If we slept, I don’t remember sleeping.
Around midnight, scouts were dispatched. This was trickier than it sounds because once you got down the hall and then down the stairs, you had to choose one of three doors to get into the living room. The doors on either end made a lot of noise but were more discreet. The one in the middle was quieter but you were more likely to get caught. I know we must have stumbled upon our parents putting together a racetrack for my brother’s key cars or one of my kitchen sets, but in my memory the presents weren’t there, and then—perhaps as few as ten minutes later—they were, as if Santa had actually shimmied down the chimney and tossed his gigantic knapsack onto the floor that magically separated itself into four large piles (mine would have been the pinkest, most girlish one, as I was a fan of dolls, stuffed animals, and Easy-Bake Ovens. My parents must have thought I was destined to be a mother—though the dolls I liked best remained in their flowered Madame Alexander boxes—so perhaps not a very good one).
At that point, the nonstop harassment commenced. One by one, we went downstairs to our parents’ bedroom to ask if it was time. Around five o’clock, they’d finally relent. We’d plug in the Christmas tree, which we had all picked out and decorated together. Mom would put on the coffee and preheat the oven in preparation for the cheesy breakfast pies, which my father always prepared the night before: one with jalapenos and one without.
I don’t remember ever sitting in front of my stack of presents and feeling disappointed, or cheated. Much of the fun was in seeing what the others received, the toys and games we might play with together.

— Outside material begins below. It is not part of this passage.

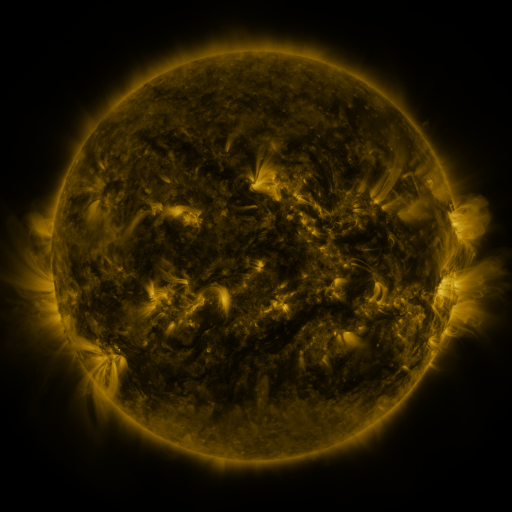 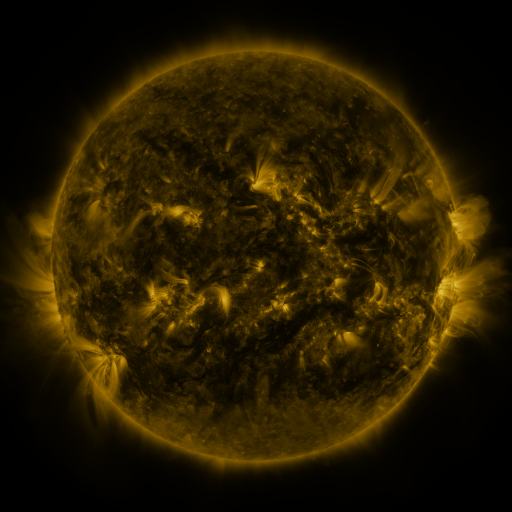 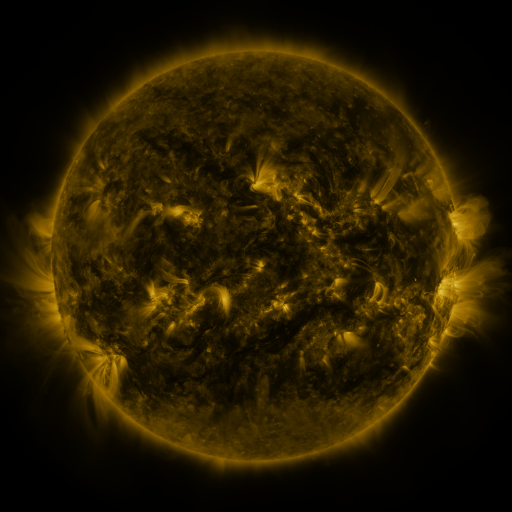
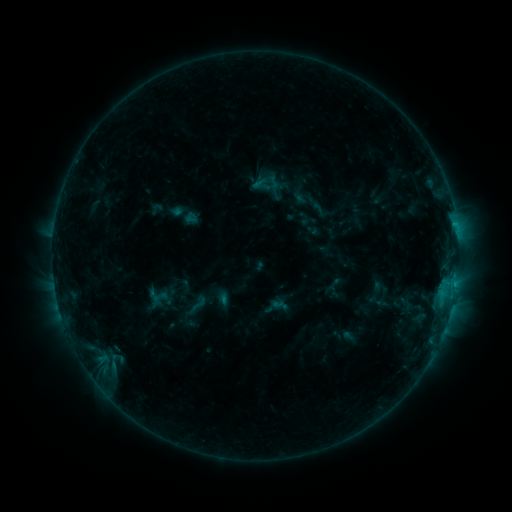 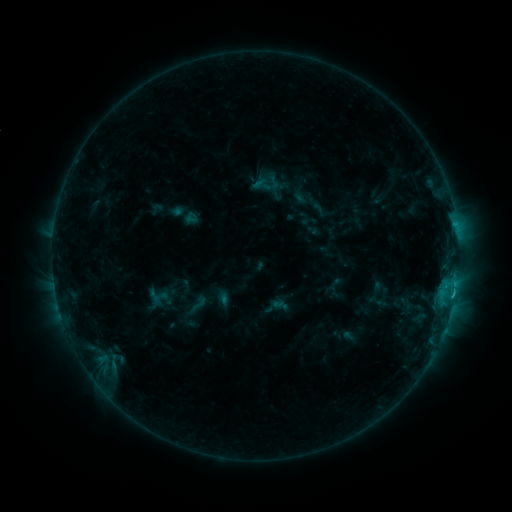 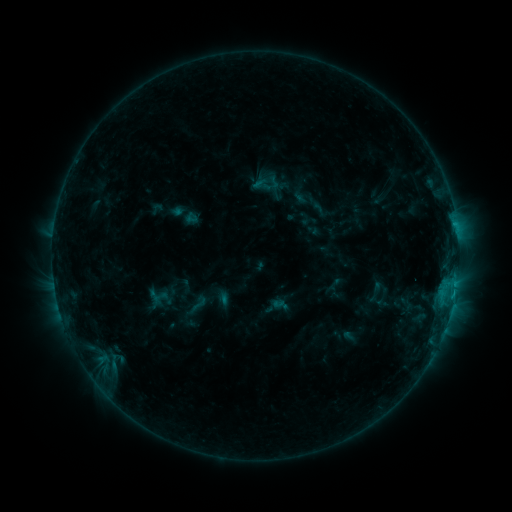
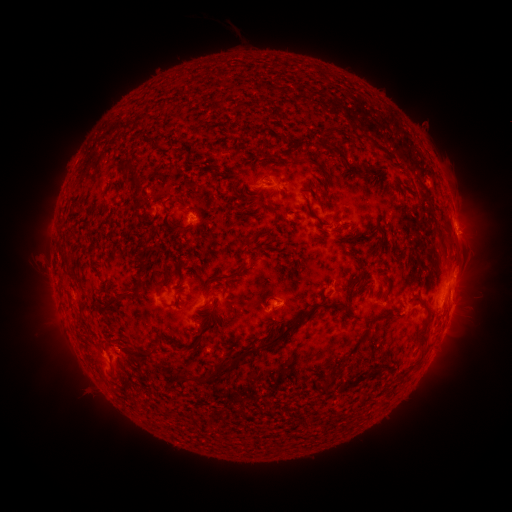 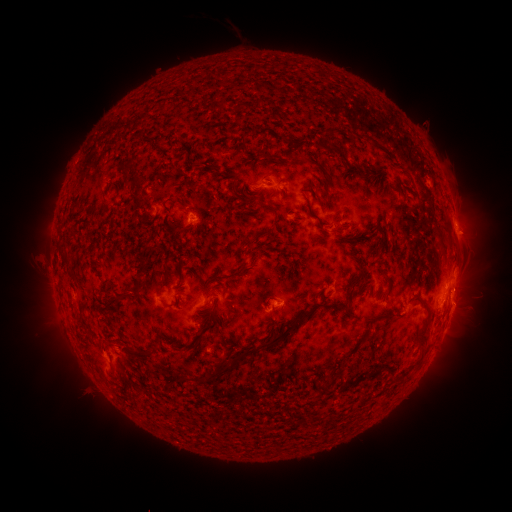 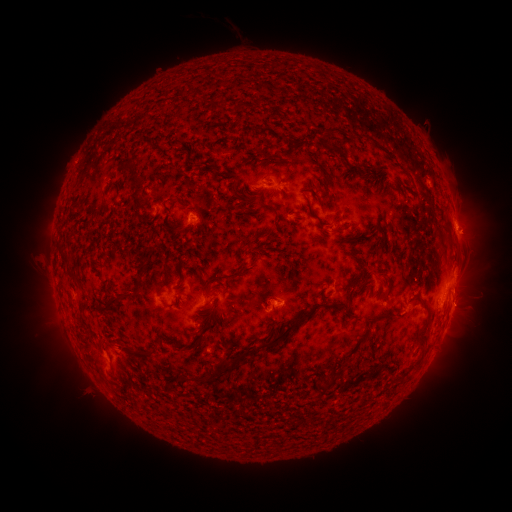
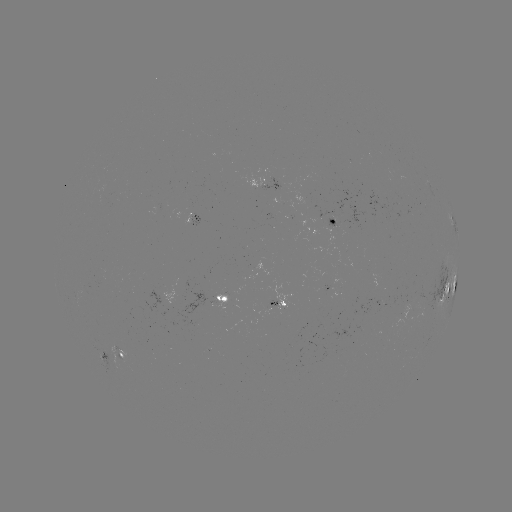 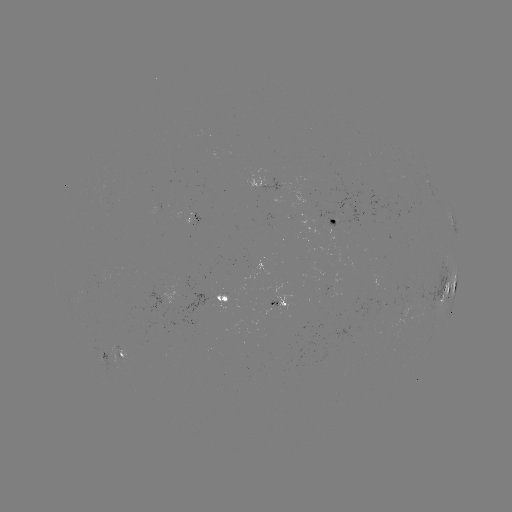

My siblings and I never liked each other as much as we did on those early mornings; we never made a better team. There were certainly other times that we’d come together as a single-minded group, mostly when we had pretty, young babysitters and decided there was no other option but to go into full-on attack mode, methods of which involved filling balloons and water guns and two-liter bottles with various liquids. Despite our behavior, there were few, if any, ramifications. My childhood Christmases remind me of all that was kept from me: death and money troubles, the unfairness of life. When you did something wrong, you got away with it. When you wanted something, you received it. They were not the best lessons to teach a child but they were good at the time. Thirty years later, my siblings and I marvel over how badly we were misled.